The NiSource Inc. subsidiary already had agreed in February to plead guilty and pay the $53 million fine. The fatal gas explosions two years ago damaged about 131 homes and businesses across Lawrence, Andover and North Andover.
“We expect utility companies operating in our communities to do so safely and responsibly,” said U.S. Attorney Andrew E. Lelling of the District of Massachusetts. “Instead, Columbia Gas acted with reckless disregard for safety by cutting corners and relying on lax protocols. The result was catastrophic — stealing one life, harming dozens and impacting the home and livelihoods of hundreds more.” The sentence “serves as little comfort to the victims, but is another step toward terminating Columbia Gas’s business in Massachusetts.”
Bay State Gas Co., which does business as CMA, was ordered to pay the fine by U.S. District Court Chief Judge F. Dennis Saylor IV. The fine represents twice the amount of profits that CMA earned between 2015 and 2018 from its pipeline infrastructure program called Gas System Enhancement Plan.

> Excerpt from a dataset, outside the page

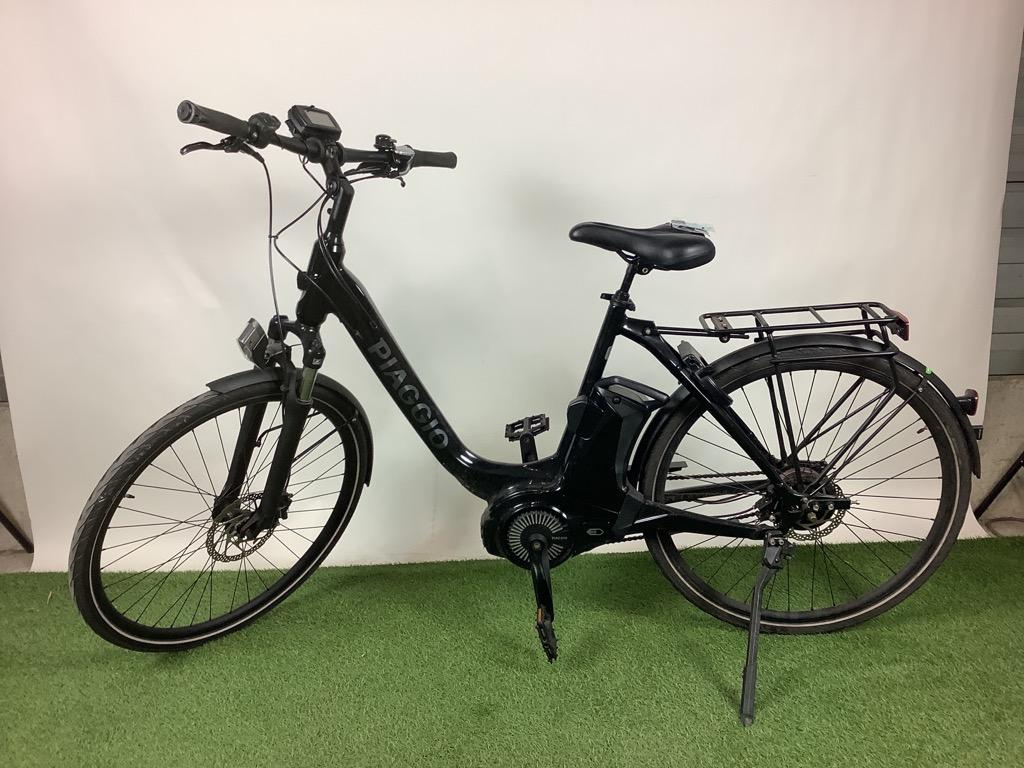 Piaggio E-bike Piaggio Uni Mech Comfort 400Wh 55cm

For the three-year probation period, which is to continue until CMA is sold to a qualified buyer, operations would be subject to a monitor to ensure compliance with federal and state safety regulations.

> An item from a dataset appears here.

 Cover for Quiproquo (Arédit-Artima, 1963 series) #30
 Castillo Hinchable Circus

The sentence “makes clear that those entrusted with the public’s safety have a solemn obligation to make it their highest priority,” said regional special agent in charge Douglas Shoemaker of the Department of Transportation Office of Inspector General.
CMA “has finally been held criminally and financially responsible for their sheer greed and reckless disregard for public safety,” said special agent Joseph R. Bonavolonta, who is in charge of the Federal Bureau of Investigation (FBI) Boston Division.

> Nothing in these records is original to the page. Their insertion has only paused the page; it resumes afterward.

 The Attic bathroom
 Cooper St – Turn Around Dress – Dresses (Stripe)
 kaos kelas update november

“That said, we realize that the excruciating pain, suffering and heartbreaking loss of life the citizens of Merrimack Valley endured is beyond reparation. It is the FBI’s hope that the departure of Columbia Gas from Massachusetts will bring the residents of these cities and towns some much needed peace of mind.”
Lelling’s office also entered into a deferred prosecution agreement (DPA) with NiSource, which “has agreed to undertake their best reasonable best efforts to sell CMA after which NiSource and CMA would stop all gas pipeline operations in Massachusetts.”
In exchange for the DPA, NiSource also agreed to forfeit any profit it may earn from the sale of CMA and implement each of the safety recommendations from the National Transportation Safety Board.
The DPA with NiSource acknowledged that the Illinois company had made “substantial voluntary restitution payments” to the victims and agreed to seek to resolve all pending civil claims. Most of the $53 million fine is to be directed to the U.S. Justice Department’s Crime Victims Fund.